# GOAL
Reproduce all of the records below verbatim, keeping their order and line breaks.

# RECORDS FOR THIS EXERCISE
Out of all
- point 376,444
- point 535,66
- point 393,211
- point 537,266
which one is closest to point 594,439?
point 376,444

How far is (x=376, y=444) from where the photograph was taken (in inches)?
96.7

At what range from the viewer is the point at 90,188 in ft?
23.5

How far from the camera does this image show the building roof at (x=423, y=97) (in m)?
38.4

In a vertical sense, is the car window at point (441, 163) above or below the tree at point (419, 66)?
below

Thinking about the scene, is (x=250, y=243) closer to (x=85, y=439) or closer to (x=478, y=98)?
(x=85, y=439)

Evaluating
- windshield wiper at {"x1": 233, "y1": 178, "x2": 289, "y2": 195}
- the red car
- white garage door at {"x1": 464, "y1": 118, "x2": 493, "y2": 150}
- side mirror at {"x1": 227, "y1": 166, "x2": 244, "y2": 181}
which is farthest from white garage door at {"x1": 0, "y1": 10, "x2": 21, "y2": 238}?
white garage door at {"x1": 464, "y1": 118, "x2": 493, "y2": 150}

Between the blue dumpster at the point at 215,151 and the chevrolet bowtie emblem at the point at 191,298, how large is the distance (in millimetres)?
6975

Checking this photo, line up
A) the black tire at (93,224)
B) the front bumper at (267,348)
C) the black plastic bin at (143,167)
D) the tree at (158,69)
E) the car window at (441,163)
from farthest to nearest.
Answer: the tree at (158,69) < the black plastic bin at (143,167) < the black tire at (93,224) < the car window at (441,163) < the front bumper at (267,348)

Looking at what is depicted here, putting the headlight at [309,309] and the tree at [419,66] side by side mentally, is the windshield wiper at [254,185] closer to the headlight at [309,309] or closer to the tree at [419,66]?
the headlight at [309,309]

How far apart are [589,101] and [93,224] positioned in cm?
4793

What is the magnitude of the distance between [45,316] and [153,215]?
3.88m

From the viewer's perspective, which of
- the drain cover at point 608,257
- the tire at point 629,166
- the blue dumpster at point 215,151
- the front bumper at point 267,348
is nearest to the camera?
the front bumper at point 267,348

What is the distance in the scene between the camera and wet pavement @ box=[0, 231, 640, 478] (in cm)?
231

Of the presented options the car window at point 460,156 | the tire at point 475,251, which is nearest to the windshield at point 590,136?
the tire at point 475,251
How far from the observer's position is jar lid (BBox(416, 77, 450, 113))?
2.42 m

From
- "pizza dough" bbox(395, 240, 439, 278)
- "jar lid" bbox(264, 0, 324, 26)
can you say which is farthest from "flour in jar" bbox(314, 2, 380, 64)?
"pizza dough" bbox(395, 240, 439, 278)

# REPLY TO THE TASK
Out of all
- point 376,444
- point 535,66
- point 393,211
- point 537,266
which one is closest to point 594,439?
point 376,444

How far is (x=376, y=444) from where the photograph was taken (in inches)?
96.7

At what range from the viewer is the point at 90,188 in ft?
23.5

How far from the camera does this image show the building roof at (x=423, y=97) (in m)?
38.4

In a vertical sense, is the car window at point (441, 163) above or below the tree at point (419, 66)?
below

Thinking about the scene, is (x=250, y=243) closer to (x=85, y=439) or closer to (x=478, y=98)?
(x=85, y=439)

Evaluating
- windshield wiper at {"x1": 233, "y1": 178, "x2": 289, "y2": 195}
- the red car
- white garage door at {"x1": 464, "y1": 118, "x2": 493, "y2": 150}
- side mirror at {"x1": 227, "y1": 166, "x2": 244, "y2": 181}
which is farthest from white garage door at {"x1": 0, "y1": 10, "x2": 21, "y2": 238}?
white garage door at {"x1": 464, "y1": 118, "x2": 493, "y2": 150}

Between the blue dumpster at the point at 215,151 and the chevrolet bowtie emblem at the point at 191,298, how large is the distance (in millimetres)?
6975

Checking this photo, line up
A) the black tire at (93,224)
B) the front bumper at (267,348)
C) the black plastic bin at (143,167)
D) the tree at (158,69)
E) the car window at (441,163)
from farthest to nearest.
Answer: the tree at (158,69) < the black plastic bin at (143,167) < the black tire at (93,224) < the car window at (441,163) < the front bumper at (267,348)

Looking at what is depicted here, putting the headlight at [309,309] and the tree at [419,66] side by side mentally, is the windshield wiper at [254,185] closer to the headlight at [309,309] or closer to the tree at [419,66]?
the headlight at [309,309]

How far apart are [589,101] and [93,224] positioned in cm?
4793

What is the magnitude of the distance between [45,316] and [153,215]?
3.88m

From the viewer's perspective, which of
- the drain cover at point 608,257
- the tire at point 629,166
- the blue dumpster at point 215,151
- the front bumper at point 267,348
is nearest to the camera?
the front bumper at point 267,348

What is the distance in the scene between the camera and wet pavement @ box=[0, 231, 640, 478] (in cm)?
231

Of the presented options the car window at point 460,156 | the tire at point 475,251, which is nearest to the windshield at point 590,136?
the tire at point 475,251
How far from the observer's position is jar lid (BBox(416, 77, 450, 113))?
2.42 m

From
- "pizza dough" bbox(395, 240, 439, 278)
- "jar lid" bbox(264, 0, 324, 26)
can you say which is farthest from "flour in jar" bbox(314, 2, 380, 64)?
"pizza dough" bbox(395, 240, 439, 278)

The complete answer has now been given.